• What you should do: The line with "3 Learning Options" marks where to begin; print it and all lines after it in the material below exactly, skipping pictures.

□ □ □ □ □

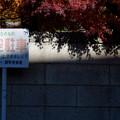 Photos: 青空駐車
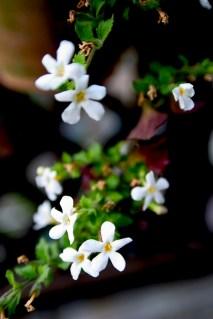 Fleurs de maison
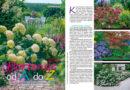 """Sierpniowy """"Mój Ogródek"""" na rynku od 23 lipca! Kup, przeczytaj, koniecznie poleć innym działkowcom! – 23.07.2020"""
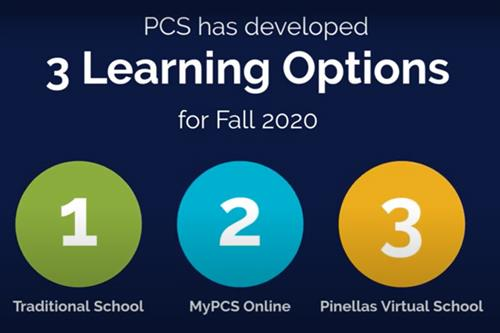 3 Learning Options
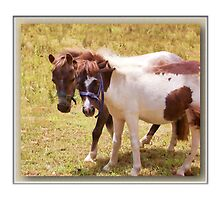 There's nothing phony about a Shetland Pony by john NORRIS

□ □ □ □ □

• Output of the exercise:
 3 Learning Options
 There's nothing phony about a Shetland Pony by john NORRIS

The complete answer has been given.